I’ll get them to go through and check the events.
Remote abuse is extremely common in bad remote games like apocalypse rising. For example, a remote that should add clothing can be used to add items.
fireserver(“AddClothing”,StringValueName,StringValueParent)
With that you can add that into anything, even though its meant to be added into the shirt value of the player, they can change the parent and name to anything.
When an exploiter/hacker adds sounds into the workspace, they do so on the client only. Meaning the whole game shouldn’t be effected, only that specific player. To answer your question, the only way to detect if a sound was added, would be with client side scripts. (Assuming you didn’t add a severe backdoor that lets players fire a remote event for sound :P)
I don’t believe they’re using that property, as I have literally never heard of it and I don’t think it even shows up in the properties of SoundService.
It does but I think its probably for other things?

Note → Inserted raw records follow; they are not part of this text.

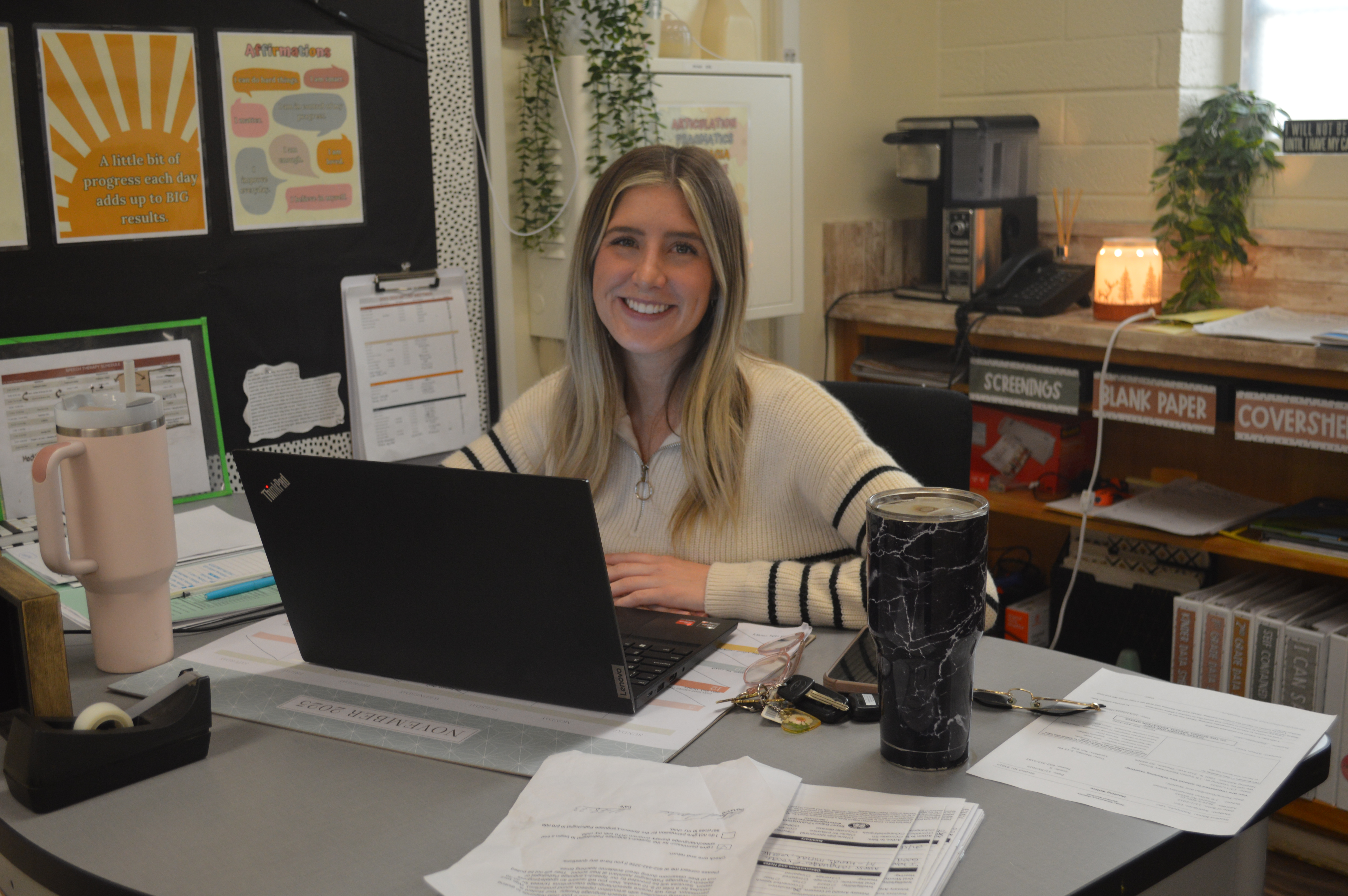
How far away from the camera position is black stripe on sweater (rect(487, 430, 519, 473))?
1.66 metres

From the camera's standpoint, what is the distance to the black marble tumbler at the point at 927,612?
2.92ft

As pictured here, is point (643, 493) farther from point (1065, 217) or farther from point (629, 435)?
point (1065, 217)

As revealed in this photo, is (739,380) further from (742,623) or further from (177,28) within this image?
(177,28)

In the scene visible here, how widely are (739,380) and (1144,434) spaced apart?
146 centimetres

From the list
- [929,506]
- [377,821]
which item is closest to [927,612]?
[929,506]

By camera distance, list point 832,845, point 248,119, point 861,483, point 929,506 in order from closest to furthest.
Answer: point 832,845 < point 929,506 < point 861,483 < point 248,119

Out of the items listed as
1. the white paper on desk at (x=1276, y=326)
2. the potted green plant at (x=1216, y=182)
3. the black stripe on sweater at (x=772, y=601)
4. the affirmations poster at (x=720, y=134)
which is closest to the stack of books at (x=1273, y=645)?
the white paper on desk at (x=1276, y=326)

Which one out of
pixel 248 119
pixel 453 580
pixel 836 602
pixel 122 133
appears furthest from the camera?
pixel 248 119

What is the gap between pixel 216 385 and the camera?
1952 millimetres

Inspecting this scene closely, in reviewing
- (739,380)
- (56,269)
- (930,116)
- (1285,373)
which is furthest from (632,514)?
(930,116)

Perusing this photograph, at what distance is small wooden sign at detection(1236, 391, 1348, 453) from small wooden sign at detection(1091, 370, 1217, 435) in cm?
8

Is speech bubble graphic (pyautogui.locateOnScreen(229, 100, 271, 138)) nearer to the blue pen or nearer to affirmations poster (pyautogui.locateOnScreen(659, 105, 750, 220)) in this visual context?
affirmations poster (pyautogui.locateOnScreen(659, 105, 750, 220))

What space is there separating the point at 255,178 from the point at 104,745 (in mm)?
1259

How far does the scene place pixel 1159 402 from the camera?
234 cm
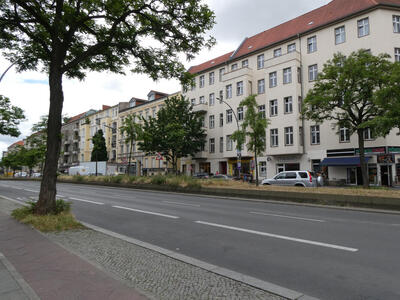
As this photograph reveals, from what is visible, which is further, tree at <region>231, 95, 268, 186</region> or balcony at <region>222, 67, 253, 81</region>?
balcony at <region>222, 67, 253, 81</region>

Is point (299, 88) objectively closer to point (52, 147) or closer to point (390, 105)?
point (390, 105)

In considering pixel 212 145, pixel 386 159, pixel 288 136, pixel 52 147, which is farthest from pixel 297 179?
pixel 212 145

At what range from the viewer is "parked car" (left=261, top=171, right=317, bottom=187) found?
19516 millimetres

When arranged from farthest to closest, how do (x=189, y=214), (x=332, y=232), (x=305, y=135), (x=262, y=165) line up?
1. (x=262, y=165)
2. (x=305, y=135)
3. (x=189, y=214)
4. (x=332, y=232)

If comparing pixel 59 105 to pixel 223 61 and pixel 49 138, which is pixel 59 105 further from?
pixel 223 61

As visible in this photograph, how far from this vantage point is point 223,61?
43031 mm

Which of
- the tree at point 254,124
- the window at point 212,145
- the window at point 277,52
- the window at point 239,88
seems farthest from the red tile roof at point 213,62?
the tree at point 254,124

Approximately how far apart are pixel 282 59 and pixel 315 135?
9746mm

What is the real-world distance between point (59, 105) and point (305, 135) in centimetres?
2840

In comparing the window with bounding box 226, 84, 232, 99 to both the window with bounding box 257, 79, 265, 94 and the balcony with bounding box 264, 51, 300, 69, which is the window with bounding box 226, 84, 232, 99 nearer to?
the window with bounding box 257, 79, 265, 94

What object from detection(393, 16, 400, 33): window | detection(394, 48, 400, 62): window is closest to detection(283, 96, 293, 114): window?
detection(394, 48, 400, 62): window

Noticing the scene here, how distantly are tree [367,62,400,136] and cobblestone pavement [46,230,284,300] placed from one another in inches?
601

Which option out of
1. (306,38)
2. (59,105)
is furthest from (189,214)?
(306,38)

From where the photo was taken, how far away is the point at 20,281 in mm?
3910
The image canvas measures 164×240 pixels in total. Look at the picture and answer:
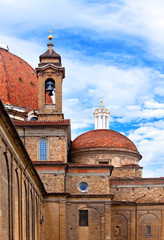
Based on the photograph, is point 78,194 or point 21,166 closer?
point 21,166

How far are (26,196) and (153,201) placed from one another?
27557 mm

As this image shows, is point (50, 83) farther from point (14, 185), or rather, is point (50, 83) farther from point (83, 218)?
point (14, 185)

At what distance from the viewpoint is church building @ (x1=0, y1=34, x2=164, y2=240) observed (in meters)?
32.0

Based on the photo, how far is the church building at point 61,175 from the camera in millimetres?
31984

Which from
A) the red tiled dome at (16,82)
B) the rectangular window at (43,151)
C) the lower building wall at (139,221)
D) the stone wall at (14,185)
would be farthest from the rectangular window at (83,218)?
the red tiled dome at (16,82)

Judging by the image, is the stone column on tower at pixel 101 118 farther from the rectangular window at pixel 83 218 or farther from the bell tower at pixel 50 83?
the rectangular window at pixel 83 218

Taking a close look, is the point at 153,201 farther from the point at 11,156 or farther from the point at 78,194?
the point at 11,156

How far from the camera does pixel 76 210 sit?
162 feet

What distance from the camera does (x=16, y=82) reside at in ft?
207

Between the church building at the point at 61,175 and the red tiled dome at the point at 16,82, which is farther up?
the red tiled dome at the point at 16,82

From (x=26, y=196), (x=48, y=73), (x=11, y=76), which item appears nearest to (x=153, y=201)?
(x=48, y=73)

If exploiters can make sounds play by firing remote events then you should add sanity checks to make sure the events can only be fired in the right context. Otherwise you can get the player who fired the remote event from the first parameter and kick them.
Well, you could easily just use game.Workspace.ChildAdded:Connect(function().
Finding the person who inserted it is a lot harder, though.
The RespectFilteringEnabled property determines whether
Sound
playback is replicated from the client to the server, and therefore from server . In other words, when aLocalScript
callsSound:Play
and this property is true , the sound will only play on the respective client. If the property is false, other clients will also hear the sound.
Why not use Filtering Enabled, because anything that’s added from the Client, won’t replicate to the server.